В других заметках того же периода Бахтин также подчеркивает нетождественность я, вступающего в общение с другим, чтобы вообще хоть что-то узнать о себе:
Гетерогенный состав моего образа. Человек у зеркала. Не-я во мне, т. е. бытие во мне, нечто большее во мне. В какой мере возможно объединение я и другого в одном нейтральном образе человека. Чувства, возможные только по отношению к другому (например, любовь), и чувства, возможные только к себе самому (например, самолюбие, самоотвержение и т. п.). Мне не даны мои временные и мои пространственные границы, но другой дан весь. Я вхожу в пространственный мир, другой – всегда в нем находится.[288]

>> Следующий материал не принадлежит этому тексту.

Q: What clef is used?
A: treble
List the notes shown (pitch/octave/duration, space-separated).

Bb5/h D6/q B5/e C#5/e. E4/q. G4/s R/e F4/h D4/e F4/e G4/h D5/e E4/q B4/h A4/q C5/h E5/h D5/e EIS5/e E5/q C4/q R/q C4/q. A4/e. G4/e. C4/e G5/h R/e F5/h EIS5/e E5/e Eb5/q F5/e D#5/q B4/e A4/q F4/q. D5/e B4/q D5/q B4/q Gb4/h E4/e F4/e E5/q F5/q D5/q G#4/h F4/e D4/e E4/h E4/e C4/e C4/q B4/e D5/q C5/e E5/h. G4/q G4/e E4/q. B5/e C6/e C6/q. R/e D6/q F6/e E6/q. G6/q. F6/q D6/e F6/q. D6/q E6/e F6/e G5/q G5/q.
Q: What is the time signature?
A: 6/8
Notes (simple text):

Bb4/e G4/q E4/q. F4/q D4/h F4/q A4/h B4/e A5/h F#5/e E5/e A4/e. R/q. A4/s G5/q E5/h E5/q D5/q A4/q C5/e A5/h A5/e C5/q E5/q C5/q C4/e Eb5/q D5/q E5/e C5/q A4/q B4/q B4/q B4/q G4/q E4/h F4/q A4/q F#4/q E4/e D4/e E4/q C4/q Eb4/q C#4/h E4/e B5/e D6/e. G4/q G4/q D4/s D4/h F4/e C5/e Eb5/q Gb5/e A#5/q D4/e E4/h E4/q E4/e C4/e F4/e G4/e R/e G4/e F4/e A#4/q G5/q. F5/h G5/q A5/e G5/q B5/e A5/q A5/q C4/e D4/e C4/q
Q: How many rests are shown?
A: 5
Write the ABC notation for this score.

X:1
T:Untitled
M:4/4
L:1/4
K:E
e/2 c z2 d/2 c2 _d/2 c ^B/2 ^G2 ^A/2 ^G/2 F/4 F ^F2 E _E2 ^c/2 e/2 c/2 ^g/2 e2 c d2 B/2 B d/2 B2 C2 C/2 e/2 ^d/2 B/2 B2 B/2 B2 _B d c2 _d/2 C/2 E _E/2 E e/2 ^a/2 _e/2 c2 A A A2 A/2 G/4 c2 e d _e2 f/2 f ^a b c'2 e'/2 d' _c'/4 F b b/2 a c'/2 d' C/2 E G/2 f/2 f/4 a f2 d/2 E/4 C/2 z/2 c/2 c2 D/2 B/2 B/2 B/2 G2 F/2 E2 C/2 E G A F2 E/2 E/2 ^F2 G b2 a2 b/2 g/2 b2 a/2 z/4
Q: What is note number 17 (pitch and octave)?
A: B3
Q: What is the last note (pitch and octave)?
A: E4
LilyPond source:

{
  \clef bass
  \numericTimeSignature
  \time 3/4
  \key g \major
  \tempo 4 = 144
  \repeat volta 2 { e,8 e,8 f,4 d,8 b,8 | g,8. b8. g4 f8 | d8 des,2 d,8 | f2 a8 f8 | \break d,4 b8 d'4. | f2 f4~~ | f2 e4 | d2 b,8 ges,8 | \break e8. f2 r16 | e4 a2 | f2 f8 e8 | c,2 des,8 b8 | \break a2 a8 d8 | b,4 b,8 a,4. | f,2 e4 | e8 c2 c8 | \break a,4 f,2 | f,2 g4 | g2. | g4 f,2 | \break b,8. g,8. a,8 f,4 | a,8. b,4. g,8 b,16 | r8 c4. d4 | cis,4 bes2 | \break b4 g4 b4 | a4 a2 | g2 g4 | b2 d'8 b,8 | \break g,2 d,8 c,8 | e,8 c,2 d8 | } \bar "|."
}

Лишь в творческом противостоянии с другим может я познать мир. Пространство и время реальны лишь в том смысле, что в них и через них дан другой, через которого и перед лицом которого я должен теперь состояться. Бахтин даже предполагает, что доля другого в человеке должна превосходить «свою», чтобы я вообще мог существовать.
Смешение не-я и я воплощено и в бахтинской концепции авторства. Бахтин принял решающее участие в создании чужих книг; это касается по крайней мере работ «Марксизм и философия языка», «Формальный метод в литературоведении» и «Фрейдизм», подписанных Валентином Волошиновым и Павлом Медведевым. Вероятно, сам вопрос об авторстве этих книг не вполне адекватен. Они являются фактически обработанными протоколами разговоров. Для Бахтина главным был вопрос содержания, а не имя автора. От прямых ответов, касающихся авторства, Бахтин всегда уклонялся: он-де, как мог, помогал друзьям, а авторство, имя – разве это важно? Такой способ видеть вещи подтверждается и от противного. Бахтин не только выступал тайным автором чужих книг, но и включал чужие тексты без ссылок в свои книги. Так, в его книгу о Рабле вставлены переводы пространных кусков из исследования Эрнста Кассирера «Индивид и космос в философии Возрождения» (1927). С точки зрения Бахтина, здесь речь не может идти о плагиате, но – об открытом диалоге ищущих истину исследователей.[289]
Философский интерес Бахтина к проблеме авторства привел его к исследованию литературы. Парадоксальным образом и известность он получил прежде всего как литературовед, хотя постоянно подчеркивал, что понимал себя как философа. Возникает поэтому вопрос, почему Бахтин в 1920-е годы все более и более последовательно обращался к литературе, тогда как его интересовали в первую очередь вопросы не поэтики художественного текста, а философской антропологии.
Ответ лежит, видимо, в биографической важности для Бахтина литературных фигур и ситуаций. Литература предлагала Бахтину своего рода эрзац мира, куда отдельные люди легче вписывались, поскольку их сложность принципиально редуцировалась. С одной стороны, литература сводит жизнь к наглядно-обозримому смысловому образованию, с другой – предоставляет богатый ресурс смысла, возможностей опыта и интенсивности.
Всю советскую эпоху Бахтин оценивал как заблуждение: «Все, что было создано за эти полвека на этой безблагодатной почве под этим несвободным небом, все это в той или иной степени порочно».[290] Литература была для Бахтина более надежным коммуникативным медиумом, чем реальная жизнь, потому что литература была изначально исполнена смыслом, тогда как действительность таила абсурдные катастрофы. Художественные миры авторов, занимавших Бахтина, гарантировали ту осмысленность, что не могла раскрыться в жизненном мире советской диктатуры. Но принципиальная граница, на и над которой работал Бахтин, лежала не между реальностью и вымыслом, а между я и Другим.